What this snippet does: Binds the uploaded file to a code interpreter tool instance so the agent can run analysis over that file.
The create_prompt_agent method needs Agent Service tools to be wrapped in
AgentServiceBaseTool.
from langchain_azure_ai.agents.v1.prebuilt.tools import AgentServiceBaseTool
code_interpreter_agent = factory.create_prompt_agent(
name="code-interpreter-agent",
model=os.environ["MODEL_DEPLOYMENT_NAME"],
instructions=(
"You are a data analyst agent. Analyze the provided CSV data and "
"create visualizations when helpful."
),
tools=[AgentServiceBaseTool(tool=code_interpreter)],
)
Let's see it in practice:
messages = [
HumanMessage(
content=(
"Create a pie chart with the previously uploaded file "
f"(ID: {uploaded_file.id}) showing sales by region and show it "
"to me as a PNG image."
)
)
]
state = code_interpreter_agent.invoke({"messages": messages})
pretty_print(state)
================================ Human Message =================================
Create a pie chart with the previously uploaded file ...
================================== Ai Message ==================================
Name: code-interpreter-agent
[
{'type': 'text', 'text': 'Here is the pie chart ...'},
{'type': 'image', 'mime_type': 'image/png', 'base64': 'iVBORw0...'}
]
What this snippet does: Wraps CodeInterpreterTool with
AgentServiceBaseTool, executes analysis in Agent Service, and renders the
returned PNG image from base64 content.
Send file content inline
When you pass file content as inputs and the code interpreter tool is attached to the agent, files are uploaded automatically.
import base64
code_interpreter_agent = factory.create_prompt_agent(
name="code-interpreter-agent-inline-file",
model=os.environ["MODEL_DEPLOYMENT_NAME"],
instructions=(
"You are a data analyst agent. Analyze the provided CSV data and "

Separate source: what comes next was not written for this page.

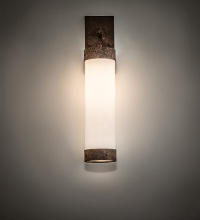 Meyda Blue 272440 - 4" Wide Cilindro Textrene Wall Sconce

"create visualizations when helpful."
),
tools=[AgentServiceBaseTool(tool=CodeInterpreterTool())],
)
with open("data.csv", "rb") as file_handle:
csv_data = base64.b64encode(file_handle.read()).decode()
state = code_interpreter_agent.invoke(
{
"messages": [
HumanMessage(
content=[
{"type": "file", "mime_type": "text/csv", "base64": csv_data},
{
"type": "text",
"text": (
"Create a pie chart with the uploaded data showing "

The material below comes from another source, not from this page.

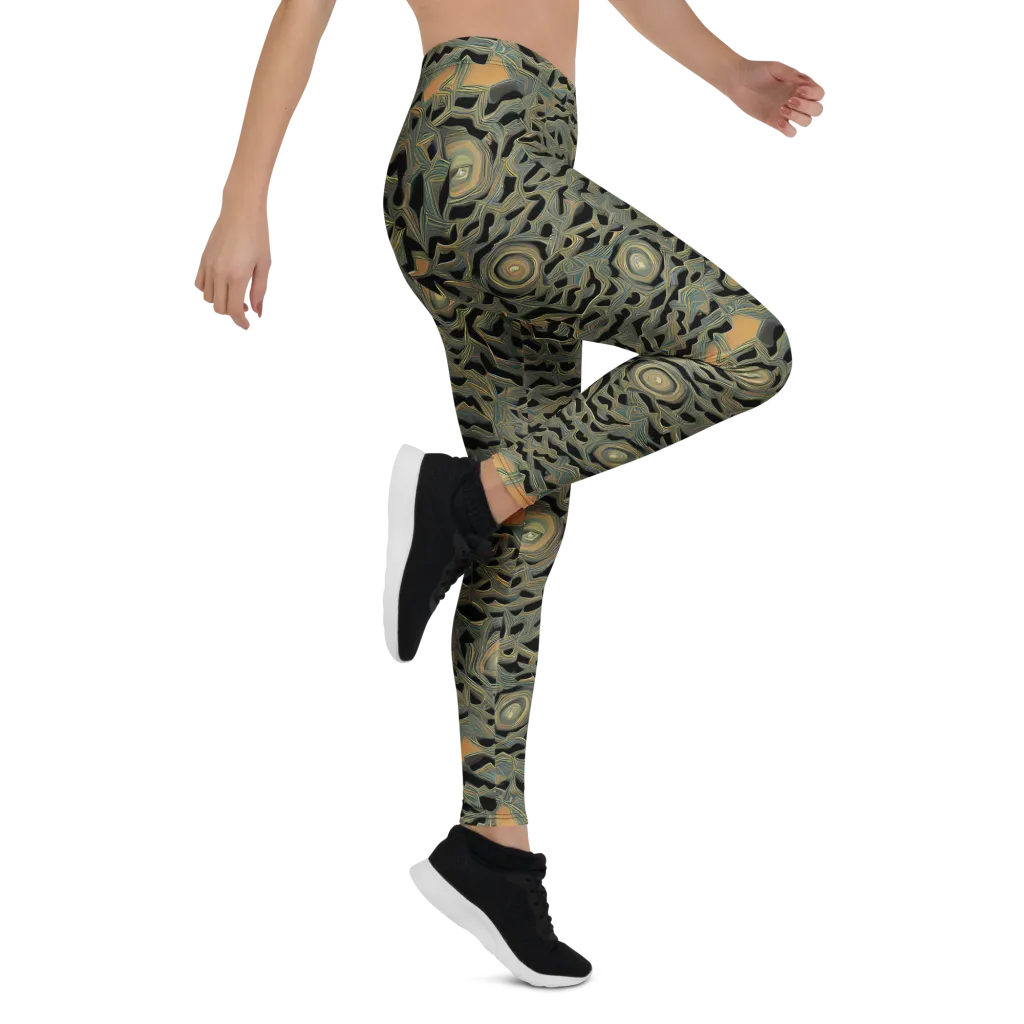 Mineral Night on Leggings — Right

"sales by region and show it as a PNG image."
),
},
]
)
]
}
)
What this snippet does: Sends a CSV file inline in the message payload so the code interpreter can process it without a separate explicit upload step.

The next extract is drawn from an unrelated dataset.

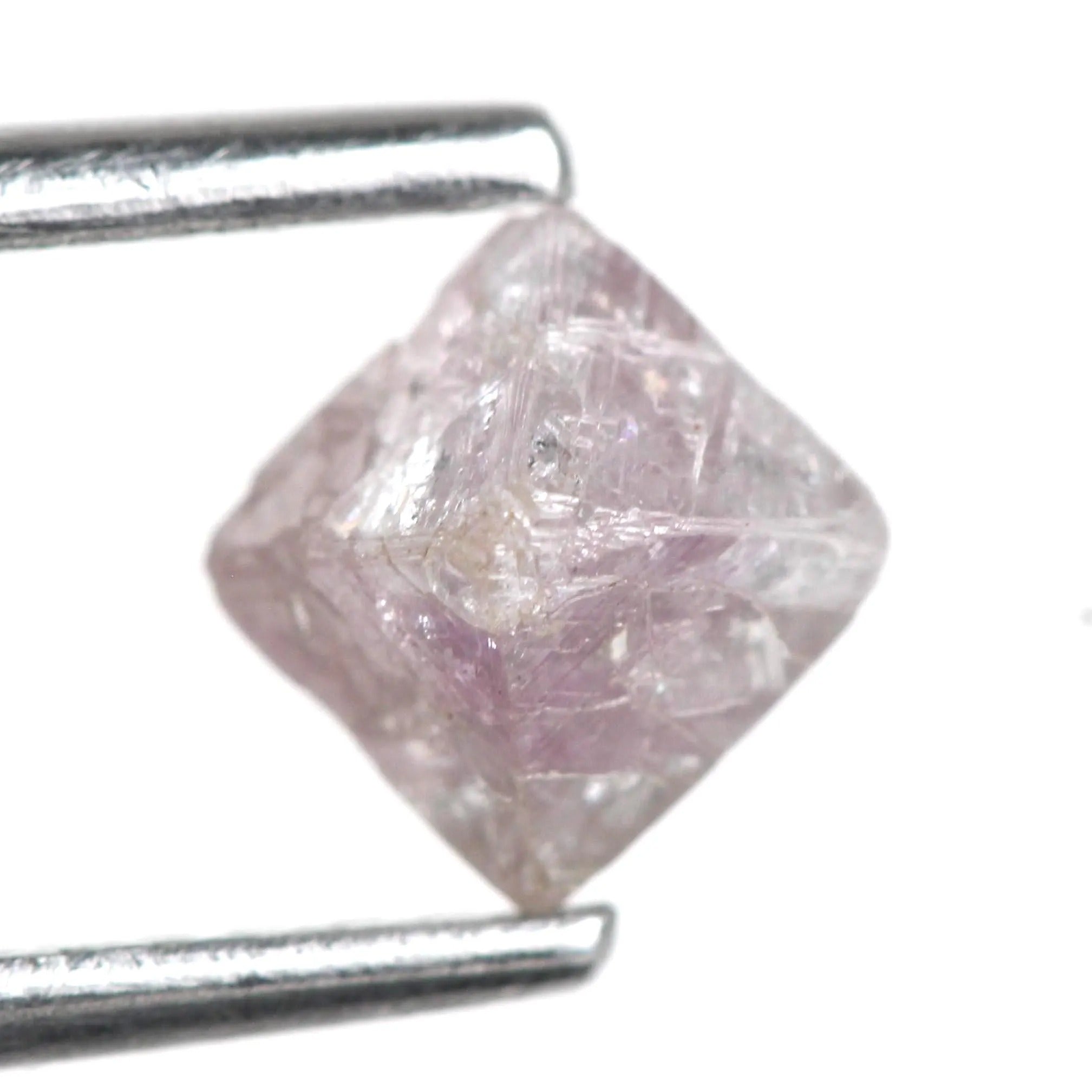 0.80 Carat Natural Purple Octahedron Pink Rough Diamond 4.6 MM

Run asynchronous operations
You can invoke v1 agents asynchronously with ainvoke.
async def async_example() -> None:
async_agent = factory.create_prompt_agent(
name="async-demo-agent",
model=os.environ["MODEL_DEPLOYMENT_NAME"],
instructions="You are an async AI assistant.",
)
try:
response = await async_agent.ainvoke(
{
"messages": [
HumanMessage("What are the benefits of asynchronous programming?")
]
}
)
print(response)
finally:
factory.delete_agent(async_agent)
await async_example()
{'messages': [...], ...}
What this snippet does: Demonstrates async invocation with ainvoke and
ensures cleanup using factory.delete_agent in a finally block.
Clean up agents
Delete agents that you created during your session.
factory.delete_agent(math_agent)
factory.delete_agent(document_parser_agent)
factory.delete_agent(custom_agent)
factory.delete_agent(code_interpreter_agent)
Troubleshooting
Use this checklist to diagnose common setup and runtime issues.
Enable logging
import logging
logging.getLogger("langchain_azure_ai").setLevel(logging.DEBUG)
For broader diagnostics:
import logging
logging.basicConfig(level=logging.DEBUG)
Validate your configuration
- Confirm
AZURE_AI_PROJECT_ENDPOINTpoints to the correct Foundry classic project endpoint. - Confirm
MODEL_DEPLOYMENT_NAMEmatches an existing model deployment. - Verify authentication context with
az account show. - Start with the minimal prompt agent example first.
Verify resources and permissions
- Ensure your account can access the project and model deployment.
- Ensure dependent resources, such as uploaded files and tool resources, exist.
- Verify resources are in the expected subscription and region.